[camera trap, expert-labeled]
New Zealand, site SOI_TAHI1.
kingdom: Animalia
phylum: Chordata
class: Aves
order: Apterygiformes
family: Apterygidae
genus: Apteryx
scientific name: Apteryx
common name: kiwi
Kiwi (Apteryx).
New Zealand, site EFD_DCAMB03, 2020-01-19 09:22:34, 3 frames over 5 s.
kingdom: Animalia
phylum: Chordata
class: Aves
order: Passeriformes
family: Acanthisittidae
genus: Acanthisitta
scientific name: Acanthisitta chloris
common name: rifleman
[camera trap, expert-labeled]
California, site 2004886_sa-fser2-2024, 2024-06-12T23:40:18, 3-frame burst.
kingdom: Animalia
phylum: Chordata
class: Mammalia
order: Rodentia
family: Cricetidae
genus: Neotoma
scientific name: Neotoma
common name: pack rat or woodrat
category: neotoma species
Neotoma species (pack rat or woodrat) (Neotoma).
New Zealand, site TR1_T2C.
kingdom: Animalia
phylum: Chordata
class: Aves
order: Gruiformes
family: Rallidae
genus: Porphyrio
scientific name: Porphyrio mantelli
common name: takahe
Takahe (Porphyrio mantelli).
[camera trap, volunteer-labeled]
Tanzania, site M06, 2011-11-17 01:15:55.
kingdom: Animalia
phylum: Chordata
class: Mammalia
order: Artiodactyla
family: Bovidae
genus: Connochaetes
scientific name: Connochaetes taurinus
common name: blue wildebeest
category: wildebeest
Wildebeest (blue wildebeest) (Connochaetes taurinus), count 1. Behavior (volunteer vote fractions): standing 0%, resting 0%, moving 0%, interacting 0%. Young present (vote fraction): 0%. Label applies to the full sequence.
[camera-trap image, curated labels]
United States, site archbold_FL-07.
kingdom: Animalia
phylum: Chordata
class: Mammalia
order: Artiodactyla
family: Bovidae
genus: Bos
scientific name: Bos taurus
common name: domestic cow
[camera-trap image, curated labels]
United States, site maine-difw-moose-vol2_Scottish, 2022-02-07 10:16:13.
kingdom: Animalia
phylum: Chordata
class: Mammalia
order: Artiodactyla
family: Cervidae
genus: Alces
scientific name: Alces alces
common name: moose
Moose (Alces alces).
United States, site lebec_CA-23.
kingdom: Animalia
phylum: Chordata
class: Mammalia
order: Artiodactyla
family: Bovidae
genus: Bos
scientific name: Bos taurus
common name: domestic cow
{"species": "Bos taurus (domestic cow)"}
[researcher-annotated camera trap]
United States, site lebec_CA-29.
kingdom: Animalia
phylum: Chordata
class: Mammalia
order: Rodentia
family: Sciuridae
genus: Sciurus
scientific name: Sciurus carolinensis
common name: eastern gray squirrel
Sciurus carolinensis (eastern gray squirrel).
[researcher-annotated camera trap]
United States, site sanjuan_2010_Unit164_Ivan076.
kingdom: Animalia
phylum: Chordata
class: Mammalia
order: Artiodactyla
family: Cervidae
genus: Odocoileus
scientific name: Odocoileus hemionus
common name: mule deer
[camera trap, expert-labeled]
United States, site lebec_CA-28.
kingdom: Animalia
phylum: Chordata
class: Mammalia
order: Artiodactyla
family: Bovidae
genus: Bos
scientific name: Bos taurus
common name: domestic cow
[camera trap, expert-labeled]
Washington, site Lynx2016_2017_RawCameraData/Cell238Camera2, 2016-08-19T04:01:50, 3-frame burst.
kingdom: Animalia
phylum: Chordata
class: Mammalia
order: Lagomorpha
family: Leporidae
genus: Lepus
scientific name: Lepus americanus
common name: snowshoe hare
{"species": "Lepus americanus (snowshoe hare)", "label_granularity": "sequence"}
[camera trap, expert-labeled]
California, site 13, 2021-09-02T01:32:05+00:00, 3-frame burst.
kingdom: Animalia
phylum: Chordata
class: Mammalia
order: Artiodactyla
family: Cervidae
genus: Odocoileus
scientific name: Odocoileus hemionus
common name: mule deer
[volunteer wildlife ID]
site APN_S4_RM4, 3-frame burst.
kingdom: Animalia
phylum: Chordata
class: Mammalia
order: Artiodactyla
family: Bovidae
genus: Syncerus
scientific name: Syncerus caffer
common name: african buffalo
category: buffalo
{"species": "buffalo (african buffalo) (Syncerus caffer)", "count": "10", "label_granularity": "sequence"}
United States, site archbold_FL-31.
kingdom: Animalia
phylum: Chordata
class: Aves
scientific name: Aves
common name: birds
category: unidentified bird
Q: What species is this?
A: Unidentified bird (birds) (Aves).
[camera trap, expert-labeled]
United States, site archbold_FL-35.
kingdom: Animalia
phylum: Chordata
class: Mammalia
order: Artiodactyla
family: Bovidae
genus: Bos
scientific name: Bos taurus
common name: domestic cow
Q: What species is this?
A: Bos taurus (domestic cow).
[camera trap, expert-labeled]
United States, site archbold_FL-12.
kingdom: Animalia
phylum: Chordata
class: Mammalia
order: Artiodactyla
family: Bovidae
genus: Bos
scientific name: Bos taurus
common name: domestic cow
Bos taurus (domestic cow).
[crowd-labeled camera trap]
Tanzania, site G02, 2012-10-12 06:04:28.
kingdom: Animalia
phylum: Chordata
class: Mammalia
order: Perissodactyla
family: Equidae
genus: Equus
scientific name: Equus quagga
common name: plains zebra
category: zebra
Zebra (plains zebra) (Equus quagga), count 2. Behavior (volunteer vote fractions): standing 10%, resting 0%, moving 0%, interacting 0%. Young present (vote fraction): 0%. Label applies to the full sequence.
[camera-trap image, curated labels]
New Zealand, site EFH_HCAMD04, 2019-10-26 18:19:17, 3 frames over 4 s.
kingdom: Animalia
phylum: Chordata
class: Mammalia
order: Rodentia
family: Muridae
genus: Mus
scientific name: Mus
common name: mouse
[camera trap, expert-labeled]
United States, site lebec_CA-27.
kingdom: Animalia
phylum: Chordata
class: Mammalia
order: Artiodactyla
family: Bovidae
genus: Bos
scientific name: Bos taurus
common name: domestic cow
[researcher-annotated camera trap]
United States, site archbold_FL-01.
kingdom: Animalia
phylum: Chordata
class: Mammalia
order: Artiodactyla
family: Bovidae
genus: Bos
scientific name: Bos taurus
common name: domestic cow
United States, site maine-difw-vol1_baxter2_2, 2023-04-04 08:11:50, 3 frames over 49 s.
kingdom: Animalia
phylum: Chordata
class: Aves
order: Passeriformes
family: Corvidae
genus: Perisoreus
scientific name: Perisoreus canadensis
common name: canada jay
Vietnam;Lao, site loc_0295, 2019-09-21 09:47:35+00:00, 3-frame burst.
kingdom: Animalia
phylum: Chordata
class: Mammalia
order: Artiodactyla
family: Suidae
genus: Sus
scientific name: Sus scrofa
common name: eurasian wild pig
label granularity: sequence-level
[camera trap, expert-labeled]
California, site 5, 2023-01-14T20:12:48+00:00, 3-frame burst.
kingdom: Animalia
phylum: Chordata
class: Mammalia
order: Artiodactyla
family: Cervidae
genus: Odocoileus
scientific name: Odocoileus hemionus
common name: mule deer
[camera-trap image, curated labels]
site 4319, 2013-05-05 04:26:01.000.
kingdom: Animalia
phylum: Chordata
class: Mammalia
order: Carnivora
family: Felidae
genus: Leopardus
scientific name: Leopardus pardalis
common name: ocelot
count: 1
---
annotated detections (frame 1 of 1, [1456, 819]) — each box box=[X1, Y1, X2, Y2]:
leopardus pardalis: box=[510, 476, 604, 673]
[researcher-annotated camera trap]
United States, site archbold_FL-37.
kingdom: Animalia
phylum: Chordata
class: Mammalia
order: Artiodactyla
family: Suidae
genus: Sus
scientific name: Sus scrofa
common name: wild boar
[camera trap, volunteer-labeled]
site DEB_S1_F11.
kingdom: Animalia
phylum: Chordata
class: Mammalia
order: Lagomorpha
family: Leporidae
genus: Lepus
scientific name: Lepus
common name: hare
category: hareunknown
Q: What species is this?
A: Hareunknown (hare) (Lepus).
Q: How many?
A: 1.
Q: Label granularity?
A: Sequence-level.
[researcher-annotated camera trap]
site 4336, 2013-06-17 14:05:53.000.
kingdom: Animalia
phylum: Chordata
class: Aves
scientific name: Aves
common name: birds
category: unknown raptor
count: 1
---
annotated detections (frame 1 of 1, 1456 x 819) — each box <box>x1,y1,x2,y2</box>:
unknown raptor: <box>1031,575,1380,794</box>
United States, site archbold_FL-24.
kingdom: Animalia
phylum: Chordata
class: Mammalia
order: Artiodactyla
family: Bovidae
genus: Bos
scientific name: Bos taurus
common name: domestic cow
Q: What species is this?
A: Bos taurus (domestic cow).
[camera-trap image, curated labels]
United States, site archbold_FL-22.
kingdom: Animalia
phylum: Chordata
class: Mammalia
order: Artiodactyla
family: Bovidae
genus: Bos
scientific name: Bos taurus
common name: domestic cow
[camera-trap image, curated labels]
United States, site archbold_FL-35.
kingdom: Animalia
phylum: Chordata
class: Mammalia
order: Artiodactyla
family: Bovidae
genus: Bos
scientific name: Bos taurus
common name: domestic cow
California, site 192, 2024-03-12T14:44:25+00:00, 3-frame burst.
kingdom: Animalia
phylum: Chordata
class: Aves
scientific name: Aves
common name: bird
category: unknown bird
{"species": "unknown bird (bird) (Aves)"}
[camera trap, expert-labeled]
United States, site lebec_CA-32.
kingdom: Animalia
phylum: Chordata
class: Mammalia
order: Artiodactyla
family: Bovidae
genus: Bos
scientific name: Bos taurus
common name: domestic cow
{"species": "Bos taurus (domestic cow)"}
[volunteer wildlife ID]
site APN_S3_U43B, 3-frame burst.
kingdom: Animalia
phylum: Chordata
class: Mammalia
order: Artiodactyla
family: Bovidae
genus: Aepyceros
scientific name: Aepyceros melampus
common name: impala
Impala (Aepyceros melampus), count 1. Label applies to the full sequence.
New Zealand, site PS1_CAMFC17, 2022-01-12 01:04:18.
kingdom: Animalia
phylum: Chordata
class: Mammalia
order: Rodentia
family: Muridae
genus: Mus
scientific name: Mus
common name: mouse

☆ ☆ ☆

(TASK PROMPT) In the listing, find every line with the word "snowshoe" and return it.

(TASK ANSWER)
common name: snowshoe hare
{"species": "Lepus americanus (snowshoe hare)", "label_granularity": "sequence"}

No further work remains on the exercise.